[Records shown — start]

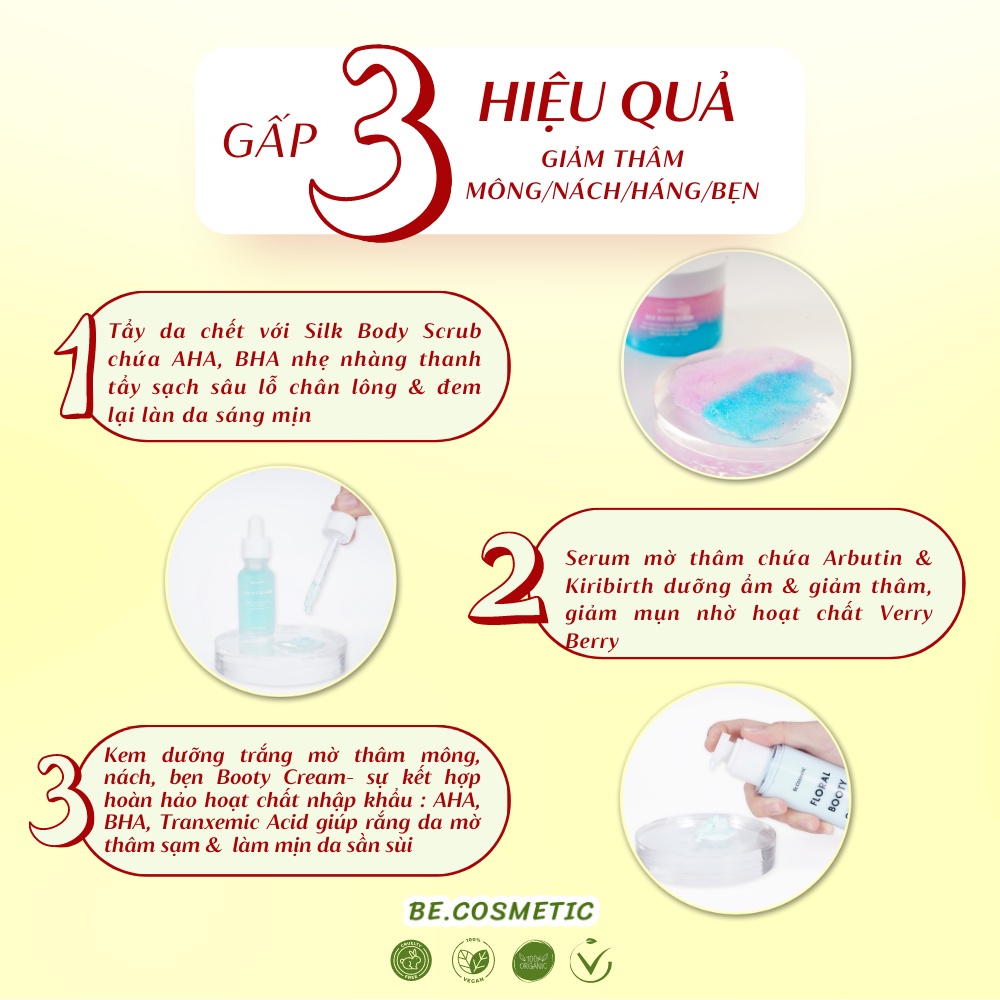 GẤP 3 HIỆU QUẢ
GIẢM THÂM
MÔNG/NÁCH/HÁNG/BẸN

1 Tẩy da chết với Silk Body Scrub chứa AHA, BHA nhẹ nhàng thanh tẩy sạch sâu lỗ chân lông & đem lại làn da sáng mịn

2 Serum mờ thâm chứa Arbutin & Kiribirth dưỡng ẩm & giảm thâm, giảm mụn nhờ hoạt chất Verry Berry

3 Kem dưỡng trắng mờ thâm mông, nách, bẹn Booty Cream- sự kết hợp hoàn hảo hoạt chất nhập khẩu : AHA, BHA, Tranxemic Acid giúp rắng da mờ thâm sạm & làm mịn da sần sùi

FLORAL BOOTY

BE.COSMETIC

CRUELTY FREE
100% VEGAN
100% ORGANIC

[Records shown — finish]

# Work task
Each record must be set down again without alteration, and no picture may be carried over.

# Answer below
 GẤP 3 HIỆU QUẢ
GIẢM THÂM
MÔNG/NÁCH/HÁNG/BẸN

1 Tẩy da chết với Silk Body Scrub chứa AHA, BHA nhẹ nhàng thanh tẩy sạch sâu lỗ chân lông & đem lại làn da sáng mịn

2 Serum mờ thâm chứa Arbutin & Kiribirth dưỡng ẩm & giảm thâm, giảm mụn nhờ hoạt chất Verry Berry

3 Kem dưỡng trắng mờ thâm mông, nách, bẹn Booty Cream- sự kết hợp hoàn hảo hoạt chất nhập khẩu : AHA, BHA, Tranxemic Acid giúp rắng da mờ thâm sạm & làm mịn da sần sùi

FLORAL BOOTY

BE.COSMETIC

CRUELTY FREE
100% VEGAN
100% ORGANIC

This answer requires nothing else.